━━ INPUT FOR THIS TASK

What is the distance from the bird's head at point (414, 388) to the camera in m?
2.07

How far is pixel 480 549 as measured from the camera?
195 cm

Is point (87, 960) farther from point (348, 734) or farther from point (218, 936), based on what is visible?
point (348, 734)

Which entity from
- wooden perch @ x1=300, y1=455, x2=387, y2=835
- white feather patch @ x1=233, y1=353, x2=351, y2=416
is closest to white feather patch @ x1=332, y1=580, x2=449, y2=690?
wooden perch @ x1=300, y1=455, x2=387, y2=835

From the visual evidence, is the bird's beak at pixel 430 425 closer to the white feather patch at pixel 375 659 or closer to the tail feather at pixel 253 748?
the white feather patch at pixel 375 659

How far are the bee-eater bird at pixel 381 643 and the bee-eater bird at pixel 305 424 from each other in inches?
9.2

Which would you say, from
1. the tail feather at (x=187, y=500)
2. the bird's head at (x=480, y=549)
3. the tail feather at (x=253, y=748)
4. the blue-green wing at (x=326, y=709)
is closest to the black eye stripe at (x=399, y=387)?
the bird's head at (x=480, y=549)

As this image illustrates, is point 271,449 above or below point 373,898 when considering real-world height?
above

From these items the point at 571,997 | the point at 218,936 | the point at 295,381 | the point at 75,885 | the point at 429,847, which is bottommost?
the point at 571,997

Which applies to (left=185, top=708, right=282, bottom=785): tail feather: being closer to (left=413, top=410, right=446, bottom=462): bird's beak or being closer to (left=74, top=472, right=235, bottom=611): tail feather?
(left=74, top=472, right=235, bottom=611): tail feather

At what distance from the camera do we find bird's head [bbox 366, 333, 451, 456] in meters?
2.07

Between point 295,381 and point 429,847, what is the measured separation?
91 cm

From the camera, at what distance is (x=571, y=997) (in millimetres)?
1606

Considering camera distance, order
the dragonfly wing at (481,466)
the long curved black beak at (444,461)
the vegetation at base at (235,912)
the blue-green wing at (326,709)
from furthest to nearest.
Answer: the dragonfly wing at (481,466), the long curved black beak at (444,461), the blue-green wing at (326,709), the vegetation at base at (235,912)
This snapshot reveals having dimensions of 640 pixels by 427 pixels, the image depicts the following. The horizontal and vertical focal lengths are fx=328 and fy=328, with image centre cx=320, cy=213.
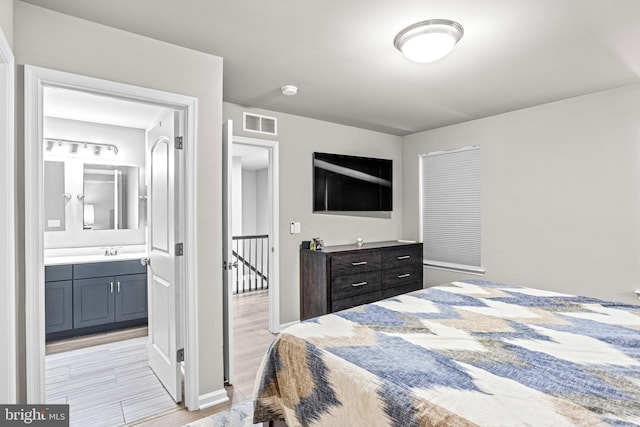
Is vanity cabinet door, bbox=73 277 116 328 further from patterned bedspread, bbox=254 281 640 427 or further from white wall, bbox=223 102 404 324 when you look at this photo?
patterned bedspread, bbox=254 281 640 427

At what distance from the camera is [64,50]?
1870mm

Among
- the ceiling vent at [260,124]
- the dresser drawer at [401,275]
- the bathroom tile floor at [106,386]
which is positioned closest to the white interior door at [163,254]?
the bathroom tile floor at [106,386]

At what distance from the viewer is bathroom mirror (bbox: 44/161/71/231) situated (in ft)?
12.8

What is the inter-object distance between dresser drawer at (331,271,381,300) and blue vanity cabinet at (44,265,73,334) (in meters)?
2.83

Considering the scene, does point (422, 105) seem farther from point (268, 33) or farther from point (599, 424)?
point (599, 424)

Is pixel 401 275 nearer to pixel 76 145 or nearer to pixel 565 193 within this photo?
pixel 565 193

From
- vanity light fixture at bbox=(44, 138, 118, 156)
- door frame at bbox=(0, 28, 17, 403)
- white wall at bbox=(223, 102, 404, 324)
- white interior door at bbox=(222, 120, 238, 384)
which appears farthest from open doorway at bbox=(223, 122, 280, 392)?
vanity light fixture at bbox=(44, 138, 118, 156)

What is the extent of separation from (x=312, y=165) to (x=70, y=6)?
265 centimetres

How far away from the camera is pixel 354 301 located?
3740 mm

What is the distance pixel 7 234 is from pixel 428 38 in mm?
2506

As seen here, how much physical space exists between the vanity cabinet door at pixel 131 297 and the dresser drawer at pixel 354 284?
2.29 meters

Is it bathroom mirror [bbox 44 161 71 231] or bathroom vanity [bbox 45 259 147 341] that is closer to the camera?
bathroom vanity [bbox 45 259 147 341]

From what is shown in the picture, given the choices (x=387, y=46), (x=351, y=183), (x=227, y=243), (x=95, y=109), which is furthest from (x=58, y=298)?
(x=387, y=46)

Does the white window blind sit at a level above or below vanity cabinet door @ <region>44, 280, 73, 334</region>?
above
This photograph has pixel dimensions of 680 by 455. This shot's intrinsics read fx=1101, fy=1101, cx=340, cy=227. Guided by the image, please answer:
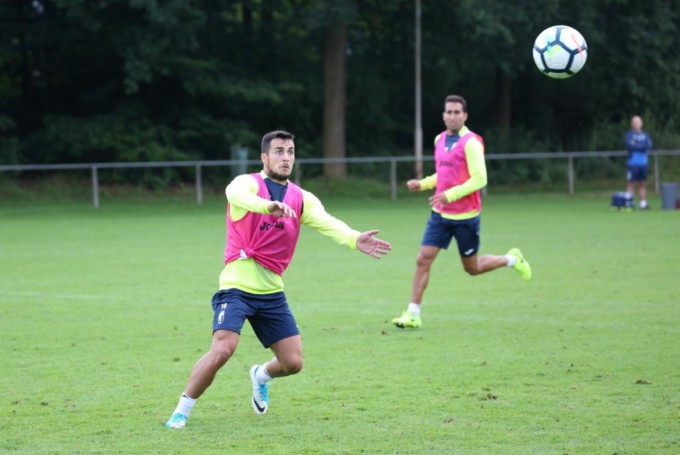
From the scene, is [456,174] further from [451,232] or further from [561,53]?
[561,53]

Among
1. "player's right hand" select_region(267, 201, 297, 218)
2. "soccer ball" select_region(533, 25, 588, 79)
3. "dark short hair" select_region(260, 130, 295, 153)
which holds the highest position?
"soccer ball" select_region(533, 25, 588, 79)

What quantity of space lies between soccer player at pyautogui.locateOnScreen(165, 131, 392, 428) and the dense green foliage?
25.4 metres

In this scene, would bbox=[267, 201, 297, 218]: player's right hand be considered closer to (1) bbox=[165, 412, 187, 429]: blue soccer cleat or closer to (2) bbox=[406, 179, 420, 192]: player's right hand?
(1) bbox=[165, 412, 187, 429]: blue soccer cleat

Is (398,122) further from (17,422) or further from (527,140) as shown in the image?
(17,422)

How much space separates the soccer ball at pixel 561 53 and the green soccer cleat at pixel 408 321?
272 centimetres

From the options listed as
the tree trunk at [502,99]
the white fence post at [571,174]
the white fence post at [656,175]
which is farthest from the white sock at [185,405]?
the tree trunk at [502,99]

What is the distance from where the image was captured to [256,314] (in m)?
7.07

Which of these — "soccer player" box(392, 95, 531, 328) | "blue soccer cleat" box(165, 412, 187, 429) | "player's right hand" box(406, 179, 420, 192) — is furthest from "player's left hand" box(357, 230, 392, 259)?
"player's right hand" box(406, 179, 420, 192)

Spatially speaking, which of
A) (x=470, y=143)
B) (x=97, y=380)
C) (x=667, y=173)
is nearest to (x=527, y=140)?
(x=667, y=173)

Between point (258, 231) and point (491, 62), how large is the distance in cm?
3113

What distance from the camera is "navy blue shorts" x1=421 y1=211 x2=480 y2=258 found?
442 inches

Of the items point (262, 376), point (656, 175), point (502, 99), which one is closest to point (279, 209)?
point (262, 376)

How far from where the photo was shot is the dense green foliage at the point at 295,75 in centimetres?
3362

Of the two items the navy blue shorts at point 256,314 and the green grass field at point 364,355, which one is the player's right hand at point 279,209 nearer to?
the navy blue shorts at point 256,314
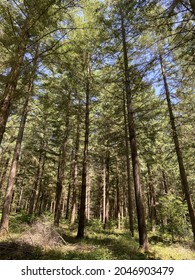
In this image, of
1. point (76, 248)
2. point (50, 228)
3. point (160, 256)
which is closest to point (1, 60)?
point (50, 228)

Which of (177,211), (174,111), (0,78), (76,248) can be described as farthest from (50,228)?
(174,111)

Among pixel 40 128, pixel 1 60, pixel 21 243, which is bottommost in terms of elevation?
pixel 21 243

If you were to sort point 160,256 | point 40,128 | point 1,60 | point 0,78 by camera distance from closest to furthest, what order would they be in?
point 1,60, point 0,78, point 160,256, point 40,128

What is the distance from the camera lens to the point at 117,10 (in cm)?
838

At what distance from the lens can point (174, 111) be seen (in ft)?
38.2

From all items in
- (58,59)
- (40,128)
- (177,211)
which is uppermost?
(40,128)

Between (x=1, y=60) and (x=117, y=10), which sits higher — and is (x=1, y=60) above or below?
below
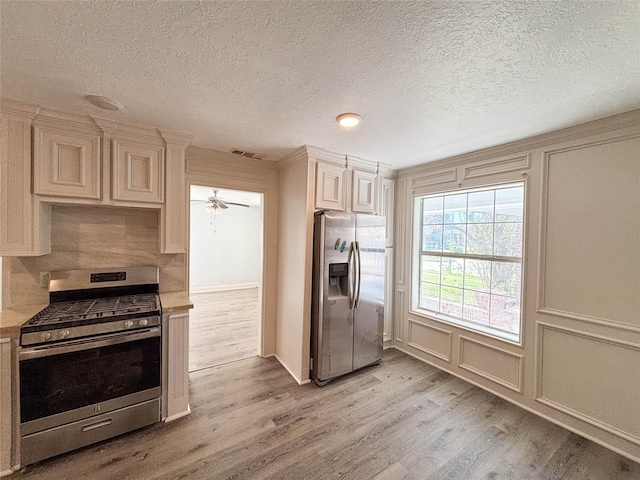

━━━━

- REQUIREMENT
Please gather every line above that contains the string "space", treating uppercase and lowercase as different.

- WRITTEN ANSWER
As seen here, how much physical space exists between the vanity cabinet door at pixel 131 297 and the dresser drawer at pixel 354 284?
What quantity of space lies between soccer player at pyautogui.locateOnScreen(165, 131, 392, 428) and the dense green foliage?
How much space separates the soccer ball at pixel 561 53 and the green soccer cleat at pixel 408 321?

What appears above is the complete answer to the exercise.